In Canada, May 25, 1995 is a significant day in the history of human rights. It was on this day that sexual orientation was officially included in the Canadian Charter of Rights and Freedoms. This change was a long-awaited victory for the Gender, Sexual and Relationship Diverse (GSRD) community, who had been fighting for their rights to be recognized and protected under the law for decades.
Prior to this amendment, discrimination against individuals based on their sexual orientation was not explicitly prohibited under the Charter. This meant that GSRD Canadians could be denied employment, housing, and other basic rights without any legal recourse. The inclusion of sexual orientation in the Charter was a major step towards ensuring that all Canadians are treated equally and have the same fundamental rights.
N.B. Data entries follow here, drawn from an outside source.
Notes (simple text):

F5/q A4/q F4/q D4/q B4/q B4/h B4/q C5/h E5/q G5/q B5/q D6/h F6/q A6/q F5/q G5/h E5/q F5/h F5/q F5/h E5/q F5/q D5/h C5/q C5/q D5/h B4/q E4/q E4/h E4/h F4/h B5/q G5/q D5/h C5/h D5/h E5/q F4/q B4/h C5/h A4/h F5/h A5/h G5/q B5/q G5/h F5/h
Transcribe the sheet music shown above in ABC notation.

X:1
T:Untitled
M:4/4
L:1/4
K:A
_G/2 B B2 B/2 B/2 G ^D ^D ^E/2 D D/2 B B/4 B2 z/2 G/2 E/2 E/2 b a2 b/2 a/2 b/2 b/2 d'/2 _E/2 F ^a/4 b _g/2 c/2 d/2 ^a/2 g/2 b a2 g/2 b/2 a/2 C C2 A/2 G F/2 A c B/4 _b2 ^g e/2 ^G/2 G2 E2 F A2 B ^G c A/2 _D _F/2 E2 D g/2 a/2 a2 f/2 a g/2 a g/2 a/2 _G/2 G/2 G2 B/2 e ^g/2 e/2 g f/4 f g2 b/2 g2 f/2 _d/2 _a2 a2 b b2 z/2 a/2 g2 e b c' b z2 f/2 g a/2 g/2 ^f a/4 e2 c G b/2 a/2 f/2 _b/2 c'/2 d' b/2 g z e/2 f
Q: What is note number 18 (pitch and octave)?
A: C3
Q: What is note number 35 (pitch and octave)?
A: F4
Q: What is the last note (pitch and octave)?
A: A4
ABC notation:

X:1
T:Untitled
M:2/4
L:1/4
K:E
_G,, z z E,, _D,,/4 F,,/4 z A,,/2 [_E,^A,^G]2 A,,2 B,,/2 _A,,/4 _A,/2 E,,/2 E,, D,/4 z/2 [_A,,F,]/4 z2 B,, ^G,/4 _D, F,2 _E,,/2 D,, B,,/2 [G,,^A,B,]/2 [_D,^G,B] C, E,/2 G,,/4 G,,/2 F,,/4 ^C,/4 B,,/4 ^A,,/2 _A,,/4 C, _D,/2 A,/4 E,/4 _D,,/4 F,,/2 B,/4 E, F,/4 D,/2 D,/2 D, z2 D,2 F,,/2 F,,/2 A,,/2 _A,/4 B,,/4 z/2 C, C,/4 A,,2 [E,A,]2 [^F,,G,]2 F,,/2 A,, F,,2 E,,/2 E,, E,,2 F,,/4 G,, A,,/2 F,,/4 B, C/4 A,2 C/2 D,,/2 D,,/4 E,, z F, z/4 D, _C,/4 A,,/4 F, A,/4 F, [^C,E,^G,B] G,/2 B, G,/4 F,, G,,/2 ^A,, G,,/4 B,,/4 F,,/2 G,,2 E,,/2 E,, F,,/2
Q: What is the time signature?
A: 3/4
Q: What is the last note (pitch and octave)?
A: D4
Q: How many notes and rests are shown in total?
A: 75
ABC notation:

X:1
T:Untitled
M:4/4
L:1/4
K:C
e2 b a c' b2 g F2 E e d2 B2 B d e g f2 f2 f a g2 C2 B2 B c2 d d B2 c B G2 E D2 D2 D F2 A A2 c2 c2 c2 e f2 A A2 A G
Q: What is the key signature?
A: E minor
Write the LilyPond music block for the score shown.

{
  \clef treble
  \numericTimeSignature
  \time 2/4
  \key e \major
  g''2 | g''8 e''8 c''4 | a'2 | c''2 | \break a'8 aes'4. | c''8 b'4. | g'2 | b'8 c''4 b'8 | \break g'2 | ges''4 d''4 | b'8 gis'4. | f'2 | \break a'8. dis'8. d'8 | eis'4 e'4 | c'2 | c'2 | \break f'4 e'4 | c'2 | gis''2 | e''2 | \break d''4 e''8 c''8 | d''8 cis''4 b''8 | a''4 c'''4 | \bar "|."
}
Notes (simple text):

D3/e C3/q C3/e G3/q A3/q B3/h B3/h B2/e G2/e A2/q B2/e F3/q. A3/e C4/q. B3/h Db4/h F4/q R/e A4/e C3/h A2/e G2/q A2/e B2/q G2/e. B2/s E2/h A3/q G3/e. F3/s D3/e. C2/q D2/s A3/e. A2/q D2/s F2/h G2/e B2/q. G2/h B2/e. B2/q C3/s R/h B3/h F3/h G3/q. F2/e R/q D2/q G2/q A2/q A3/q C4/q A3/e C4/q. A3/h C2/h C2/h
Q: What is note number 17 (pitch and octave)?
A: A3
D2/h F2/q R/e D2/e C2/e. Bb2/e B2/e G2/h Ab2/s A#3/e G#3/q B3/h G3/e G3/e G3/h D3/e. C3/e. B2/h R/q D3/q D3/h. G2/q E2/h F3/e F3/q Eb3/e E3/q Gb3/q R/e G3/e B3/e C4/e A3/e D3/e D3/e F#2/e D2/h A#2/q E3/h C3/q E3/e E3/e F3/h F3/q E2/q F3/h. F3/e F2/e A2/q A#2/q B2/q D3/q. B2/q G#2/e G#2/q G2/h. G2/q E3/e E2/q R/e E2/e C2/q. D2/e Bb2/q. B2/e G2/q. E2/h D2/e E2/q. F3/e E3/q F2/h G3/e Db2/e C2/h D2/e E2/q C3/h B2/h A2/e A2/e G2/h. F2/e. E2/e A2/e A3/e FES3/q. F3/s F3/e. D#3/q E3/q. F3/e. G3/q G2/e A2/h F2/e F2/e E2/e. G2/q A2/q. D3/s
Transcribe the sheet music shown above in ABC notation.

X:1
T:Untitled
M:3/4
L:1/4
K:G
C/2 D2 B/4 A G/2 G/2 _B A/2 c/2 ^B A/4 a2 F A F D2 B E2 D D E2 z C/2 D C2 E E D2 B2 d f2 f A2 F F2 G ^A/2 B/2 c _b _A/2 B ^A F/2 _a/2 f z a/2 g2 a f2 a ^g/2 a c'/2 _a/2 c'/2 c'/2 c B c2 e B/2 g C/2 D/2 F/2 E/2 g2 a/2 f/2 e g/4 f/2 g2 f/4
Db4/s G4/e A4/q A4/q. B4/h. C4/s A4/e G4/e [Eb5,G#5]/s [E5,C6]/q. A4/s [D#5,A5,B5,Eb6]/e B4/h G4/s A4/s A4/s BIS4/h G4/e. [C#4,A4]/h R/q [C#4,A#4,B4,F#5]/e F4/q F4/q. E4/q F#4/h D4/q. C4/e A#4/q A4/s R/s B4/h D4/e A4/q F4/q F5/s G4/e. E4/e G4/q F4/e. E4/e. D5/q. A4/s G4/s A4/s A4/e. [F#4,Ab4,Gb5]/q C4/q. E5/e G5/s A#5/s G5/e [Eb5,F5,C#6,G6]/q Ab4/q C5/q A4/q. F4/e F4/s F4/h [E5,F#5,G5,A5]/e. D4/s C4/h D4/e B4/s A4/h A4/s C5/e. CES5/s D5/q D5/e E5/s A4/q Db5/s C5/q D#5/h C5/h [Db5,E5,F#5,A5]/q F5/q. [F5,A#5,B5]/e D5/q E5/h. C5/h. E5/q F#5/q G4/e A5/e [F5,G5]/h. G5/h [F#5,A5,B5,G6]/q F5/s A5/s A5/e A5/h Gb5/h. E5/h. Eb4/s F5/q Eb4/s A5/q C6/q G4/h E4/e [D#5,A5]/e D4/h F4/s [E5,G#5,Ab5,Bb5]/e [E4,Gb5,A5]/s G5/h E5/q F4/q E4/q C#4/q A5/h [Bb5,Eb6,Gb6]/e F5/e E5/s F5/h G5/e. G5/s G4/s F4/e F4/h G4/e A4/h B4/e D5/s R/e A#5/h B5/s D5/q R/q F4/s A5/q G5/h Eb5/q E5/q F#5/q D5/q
The fight for this inclusion was not an easy one. It took years of advocacy and activism from GSRD organizations and allies to bring this issue to the forefront of public discourse. One of the most significant moments in this fight was the 1981 Toronto bathhouse raids, which saw police officers raiding multiple gay bathhouses and arresting over 300 people. This event galvanized the GSRD community and sparked a larger conversation about discrimination and the need for legal protections.
The inclusion of sexual orientation in the Charter was a crucial victory for human rights in Canada, but the fight for equality is far from over. Discrimination and violence against GSRD individuals still occur, and there are ongoing efforts to further protect their rights. However, May 25, 1995 serves as a reminder of how far we have come, and the importance of continued advocacy and activism to ensure that all Canadians are treated with dignity and respect.